SEATTLE, WA- In the days following the terrorist attacks of Sept. 11, 2001, security in the Puget Sound and the Strait of Juan de Fuca tightened immediately. That security is now being kicked up a notch with a new vessel security zone of 100 yards.

Washington State ferries are now considered "soft targets," which means possible targets for terrorism.

“We’re pretty vulnerable out here,” said ferry passenger David Zeh of Allyn. “If something happened, if it sunk, it’s pretty cold water and it’s a long ways to shore.”

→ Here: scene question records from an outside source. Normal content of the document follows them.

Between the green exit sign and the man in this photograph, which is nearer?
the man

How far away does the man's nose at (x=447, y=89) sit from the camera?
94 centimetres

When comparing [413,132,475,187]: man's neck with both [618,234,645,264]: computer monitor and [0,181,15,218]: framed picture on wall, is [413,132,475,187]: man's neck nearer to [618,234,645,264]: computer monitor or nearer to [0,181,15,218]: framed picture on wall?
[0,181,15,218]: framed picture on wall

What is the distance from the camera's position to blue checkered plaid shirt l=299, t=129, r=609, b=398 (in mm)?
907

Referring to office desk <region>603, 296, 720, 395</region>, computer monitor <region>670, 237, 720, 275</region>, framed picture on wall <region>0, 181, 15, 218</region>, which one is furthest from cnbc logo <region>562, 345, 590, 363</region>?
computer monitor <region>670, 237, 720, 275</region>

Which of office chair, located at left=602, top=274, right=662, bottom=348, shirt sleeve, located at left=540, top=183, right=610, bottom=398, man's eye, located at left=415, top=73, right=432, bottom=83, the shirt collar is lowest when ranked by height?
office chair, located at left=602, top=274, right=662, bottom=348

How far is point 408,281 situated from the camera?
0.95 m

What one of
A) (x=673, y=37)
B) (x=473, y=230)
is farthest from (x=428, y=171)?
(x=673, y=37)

The new vessel security zone has brought some comfort to passengers. Boaters must give large vessels a distance of 100 yards.

"The security zone is for passengers vessels more than 100 feet in length. That would include ferries, some of the Argosy boats, the Coho out of Port Angeles, cruise ships, once the season starts also,” said Lt. Scott Casad, U.S. Coast Guard.

There's no specific intelligence regarding a maritime threat, but this is a security level higher than the days that followed the Sept. 11, 2001, terrorist attacks. Back then, only military vessels and oil tankers were protected.

"I think it's realistic anywhere. Things are so volatile, the situation so volatile with people overseas and everything that’s going on it’s really hard to tell where they’re going to hit or if they’re going to to hit,” said Tacoma resident York Davis.

The new vessel security zone is mandatory, but the Coast Guard is also asking things of boaters. They want boaters to avoid commercial port operations. They also don’t want boaters to stop near or underneath bridges.

Finally, they ask that boaters remain vigilant.